# TEXTO PARA LEITURA
======

A relevante atividade probatória é desempenhada, a priori, pelas partes e, desse modo, necessário estabelecer os deveres-liberdades processuais de cada qual no desenvolvimento da instrução probatória. Ocorre, porém, que processualmente provar não é um dever jurídico cuja inobservância acarreta às partes uma penalidade, ao contrário, é uma faculdade, uma condição que pode proporcionar conhecimento dos fatos e, em última análise, provimento jurisdicional favorável. Nesse sentido, juridicamente, o ônus da prova decorre do interesse próprio do sujeito de demonstrar nos autos do processo o direito alegado.
Na legislação consumerista (CDC) o consumidor é considerado parte mais vulnerável frente aos fornecedores e, portanto, carecedor de um sistema normativo diferenciado que lhe permita o exercício dos direitos tutelados em igualdade de posição (princípio da isonomia processual). Para tanto, estabeleceu-se uma política nacional interveniente e imperativa nas relações privadas de consumo, consolidando, por fim, princípios e normas jurídicas aptas a alcançar o fim último de proteção às garantias constitucionais do cidadão-consumidor.
Diante dessa realidade, o CDC estabeleceu a possibilidade de inversão do ônus da prova em favor do consumidor, parte vulnerável na relação de consumo, introduzindo na legislação vigente uma nova perspectiva da relação processual e para instrução probatória.

======

# COMPLETE O SEGUINTE
1. Responda, por favor, com base no texto sobre o ônus da prova:
(a) Processualmente, provar é um dever jurídico ou uma faculdade?
(b) Como o CDC considera o consumidor frente aos fornecedores?
(c) Que possibilidade o CDC estabeleceu em favor do consumidor?
2. Reescreva o trecho do texto sobre o ônus da prova que começa em "Na legislação consumerista" e segue até "para instrução probatória.". Troque "vulnerável" por "frágil".

# MATERIAL FORNECIDO
======

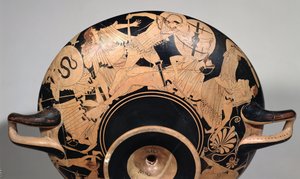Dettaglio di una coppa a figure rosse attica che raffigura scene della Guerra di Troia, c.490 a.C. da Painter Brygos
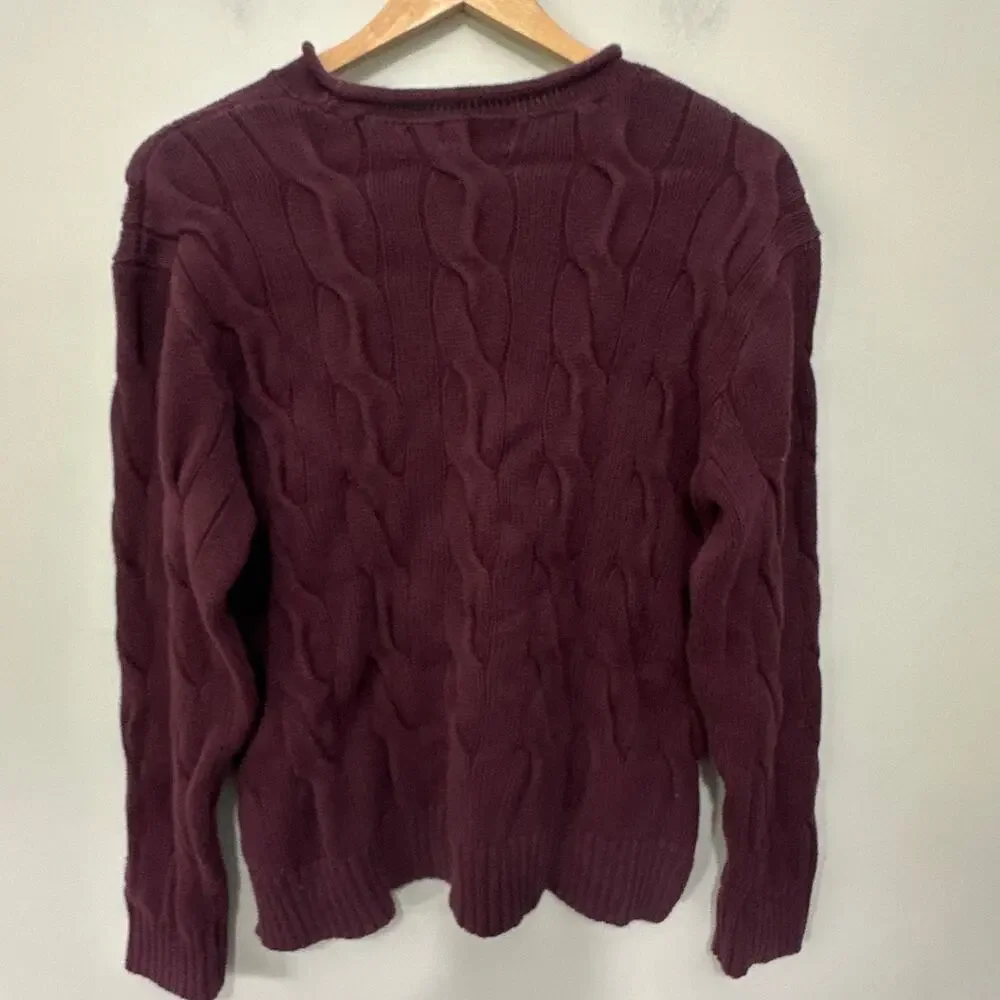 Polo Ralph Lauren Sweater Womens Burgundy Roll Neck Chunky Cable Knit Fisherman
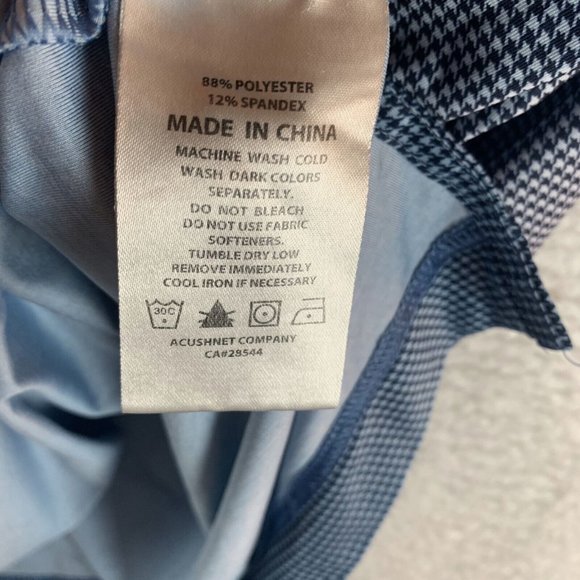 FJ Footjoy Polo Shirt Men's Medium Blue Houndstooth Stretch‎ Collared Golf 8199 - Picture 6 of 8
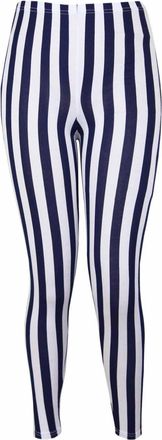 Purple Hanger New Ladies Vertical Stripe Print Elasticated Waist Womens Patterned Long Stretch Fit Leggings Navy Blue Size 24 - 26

======

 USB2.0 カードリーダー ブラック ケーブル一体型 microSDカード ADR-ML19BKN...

======

# RESPOSTAS POR ITEM
1.
(a) Uma faculdade.
(b) Como parte mais vulnerável.
(c) A inversão do ônus da prova.

2.
Na legislação consumerista (CDC) o consumidor é considerado parte mais frágil frente aos fornecedores e, portanto, carecedor de um sistema normativo diferenciado que lhe permita o exercício dos direitos tutelados em igualdade de posição (princípio da isonomia processual). Para tanto, estabeleceu-se uma política nacional interveniente e imperativa nas relações privadas de consumo, consolidando, por fim, princípios e normas jurídicas aptas a alcançar o fim último de proteção às garantias constitucionais do cidadão-consumidor.
Diante dessa realidade, o CDC estabeleceu a possibilidade de inversão do ônus da prova em favor do consumidor, parte frágil na relação de consumo, introduzindo na legislação vigente uma nova perspectiva da relação processual e para instrução probatória.